# Excerto do documento:
== == ==
23.1.07

Portugal, país de aeroportos

ESTA SEMANA será discutido e aprovado no Parlamento Europeu o relatório sobre a alegada utilização de países europeus pela CIA para o transporte e a detenção ilegal de prisioneiros, cujo relator é o socialista italiano Claudio Fava, sendo o presidente da Comissão Temporária o PPE português Carlos Coelho. Como por encanto, em Portugal, os protagonistas deste assunto foram o ministro Luís Amado, a eurodeputada Ana Gomes e José Lello, membro do secretariado do PS para as relações internacionais. E às vezes pode haver diferença entre relações e assuntos internacionais. A Comissão dos Negócios Estrangeiros da Assembleia da República, presidida por Vera Jardim, teve uma intervenção positiva ao convocar uma audição sobre os procedimentos de segurança nos aeroportos, mas limitou-se não prosseguindo com o assunto em agenda. O resultado está à vista.
O projecto de relatório de Claudio Fava, que eu li na versão de 28 de Novembro p.p., era deveras rico em dados mas muito irregular na enumeração do comportamento das autoridades dos Estados membros associados ou candidatos, quer quanto à utilização dos seus territórios para os voos em questão, quer quanto ao grau de colaboração com a referida Comissão Temporária do PE. Reside nesta diferença de critérios a grande fragilidade política do relatório em causa, como se explicitará no fim do artigo.
== == ==
# Registos de dados:
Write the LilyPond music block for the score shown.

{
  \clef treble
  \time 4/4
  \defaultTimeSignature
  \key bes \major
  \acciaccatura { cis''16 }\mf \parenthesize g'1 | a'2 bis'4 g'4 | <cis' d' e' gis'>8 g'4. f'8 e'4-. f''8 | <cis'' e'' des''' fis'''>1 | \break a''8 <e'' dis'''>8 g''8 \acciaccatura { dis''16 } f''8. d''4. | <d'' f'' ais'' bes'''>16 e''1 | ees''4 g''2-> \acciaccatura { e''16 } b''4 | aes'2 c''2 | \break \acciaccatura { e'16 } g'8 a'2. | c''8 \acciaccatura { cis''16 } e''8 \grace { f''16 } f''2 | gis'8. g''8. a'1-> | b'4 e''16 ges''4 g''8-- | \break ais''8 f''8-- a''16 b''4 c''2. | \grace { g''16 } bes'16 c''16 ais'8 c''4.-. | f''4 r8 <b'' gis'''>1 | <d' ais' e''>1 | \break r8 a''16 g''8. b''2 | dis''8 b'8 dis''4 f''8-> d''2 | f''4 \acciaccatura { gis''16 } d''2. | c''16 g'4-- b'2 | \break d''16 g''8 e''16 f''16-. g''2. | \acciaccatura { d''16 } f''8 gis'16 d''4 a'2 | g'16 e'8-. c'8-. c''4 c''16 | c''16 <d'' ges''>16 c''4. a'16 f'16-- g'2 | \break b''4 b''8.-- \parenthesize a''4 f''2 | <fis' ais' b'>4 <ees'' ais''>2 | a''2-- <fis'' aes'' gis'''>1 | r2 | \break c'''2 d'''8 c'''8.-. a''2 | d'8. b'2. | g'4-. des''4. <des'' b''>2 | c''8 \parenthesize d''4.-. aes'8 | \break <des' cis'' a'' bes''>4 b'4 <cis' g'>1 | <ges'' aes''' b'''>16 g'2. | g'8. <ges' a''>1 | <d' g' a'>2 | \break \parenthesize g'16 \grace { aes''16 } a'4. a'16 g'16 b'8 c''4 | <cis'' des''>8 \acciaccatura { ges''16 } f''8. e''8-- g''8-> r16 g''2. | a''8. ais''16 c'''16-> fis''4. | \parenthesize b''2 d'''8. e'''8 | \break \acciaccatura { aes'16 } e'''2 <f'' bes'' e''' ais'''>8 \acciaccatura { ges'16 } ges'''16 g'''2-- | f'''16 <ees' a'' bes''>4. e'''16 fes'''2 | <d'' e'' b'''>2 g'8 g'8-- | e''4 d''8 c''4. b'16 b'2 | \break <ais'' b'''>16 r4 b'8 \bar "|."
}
== == ==
# Tarefas escritas:
(1) Responde às perguntas seguintes sobre o artigo acerca dos voos da CIA.
(a) Quem é o relator do relatório discutido no Parlamento Europeu?
(b) Quem preside à Comissão dos Negócios Estrangeiros da Assembleia da República?
(c) De que data é a versão do projecto de relatório que foi lida?
(2) Filtra os registos e copia cada linha que contenha a palavra "score". Distingue maiúsculas de minúsculas.

# Respostas por tarefa:
(1)
(a) O socialista italiano Claudio Fava.
(b) Vera Jardim.
(c) 28 de Novembro.

(2)
Write the LilyPond music block for the score shown.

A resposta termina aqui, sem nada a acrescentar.